With many years of experience in high-availability (HA), we at LINBIT® noticed that the typical Pacemaker stack in such HA scenarios introduces great complexity. We must deal with misconfigured Pacemaker setups in many customer support tickets. This occurrence is neither the fault of our customers nor Pacemaker’s fault. HA is a complex topic, and Pacemaker is a very flexible tool. With this flexibility and the separation of the whole Pacemaker stack in a seemingly endless amount of components (Corosync/knet, LRMd, PENGINE, STONITH, CRMd, CIB, crmsh, pcs, and others) the overall complexity can be overwhelming.

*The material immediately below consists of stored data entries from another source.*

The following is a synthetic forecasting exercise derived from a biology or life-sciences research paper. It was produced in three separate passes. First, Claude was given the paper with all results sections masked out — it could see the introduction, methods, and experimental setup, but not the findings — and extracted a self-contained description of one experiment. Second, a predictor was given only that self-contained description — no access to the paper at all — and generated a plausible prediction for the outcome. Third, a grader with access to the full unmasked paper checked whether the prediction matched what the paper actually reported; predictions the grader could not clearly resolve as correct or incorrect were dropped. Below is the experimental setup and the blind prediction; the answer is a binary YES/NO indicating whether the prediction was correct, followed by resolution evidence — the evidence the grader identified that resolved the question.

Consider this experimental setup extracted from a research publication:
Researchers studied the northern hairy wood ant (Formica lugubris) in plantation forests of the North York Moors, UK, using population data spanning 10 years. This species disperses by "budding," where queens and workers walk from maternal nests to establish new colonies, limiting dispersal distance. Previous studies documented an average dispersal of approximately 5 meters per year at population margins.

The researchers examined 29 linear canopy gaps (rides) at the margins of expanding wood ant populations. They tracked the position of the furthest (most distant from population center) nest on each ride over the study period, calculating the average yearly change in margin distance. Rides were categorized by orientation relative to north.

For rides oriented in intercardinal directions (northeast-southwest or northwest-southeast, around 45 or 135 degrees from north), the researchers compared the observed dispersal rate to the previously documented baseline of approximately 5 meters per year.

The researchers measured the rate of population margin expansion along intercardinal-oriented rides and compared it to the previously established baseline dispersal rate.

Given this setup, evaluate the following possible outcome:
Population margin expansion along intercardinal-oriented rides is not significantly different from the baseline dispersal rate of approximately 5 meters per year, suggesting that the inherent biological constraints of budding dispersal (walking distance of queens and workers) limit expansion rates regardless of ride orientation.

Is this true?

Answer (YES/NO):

The typical HA stack is also hard to build. It takes days or even weeks until the complete stack builds and is tested on all the distributions and architectures we support.

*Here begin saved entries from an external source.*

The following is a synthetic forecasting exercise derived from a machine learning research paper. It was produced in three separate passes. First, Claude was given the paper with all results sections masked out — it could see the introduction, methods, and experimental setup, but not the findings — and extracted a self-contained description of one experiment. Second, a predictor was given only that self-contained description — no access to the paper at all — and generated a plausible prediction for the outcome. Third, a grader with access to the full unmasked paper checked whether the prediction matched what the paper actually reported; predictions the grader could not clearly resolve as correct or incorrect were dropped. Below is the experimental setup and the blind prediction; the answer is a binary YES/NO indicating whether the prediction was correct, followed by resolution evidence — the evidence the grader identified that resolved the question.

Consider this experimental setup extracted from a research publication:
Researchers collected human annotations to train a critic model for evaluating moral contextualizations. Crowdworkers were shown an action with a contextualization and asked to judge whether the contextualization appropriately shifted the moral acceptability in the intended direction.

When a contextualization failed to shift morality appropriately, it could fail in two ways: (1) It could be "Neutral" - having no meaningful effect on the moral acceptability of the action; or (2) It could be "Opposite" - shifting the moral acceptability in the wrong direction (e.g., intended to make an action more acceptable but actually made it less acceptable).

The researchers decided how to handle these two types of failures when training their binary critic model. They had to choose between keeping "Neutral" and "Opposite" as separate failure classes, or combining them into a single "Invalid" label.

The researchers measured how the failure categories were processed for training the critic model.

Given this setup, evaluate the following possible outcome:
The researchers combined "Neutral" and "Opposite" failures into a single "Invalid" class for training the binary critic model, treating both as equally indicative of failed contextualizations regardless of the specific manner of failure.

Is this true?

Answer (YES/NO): YES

So our goals are as follows:

  • Reduce complexity and keep things simple.
  • Shift responsibility to well-known and tested components. Don’t reinvent the wheel.
  • Keep configuration simple.
  • Keep the number of components and the interaction between them low.
  • Finally, make it easy to build.

I want to stress that Pacemaker has been an excellent component of the Linux HA stack for years and is more flexible than DRBD Reactor and its Promoter plug-in. So I don’t see it as a rival at all. We think there are scenarios (99% of the time) where the benefits of a simple DRBD Reactor setup could be a better tool for HA use cases.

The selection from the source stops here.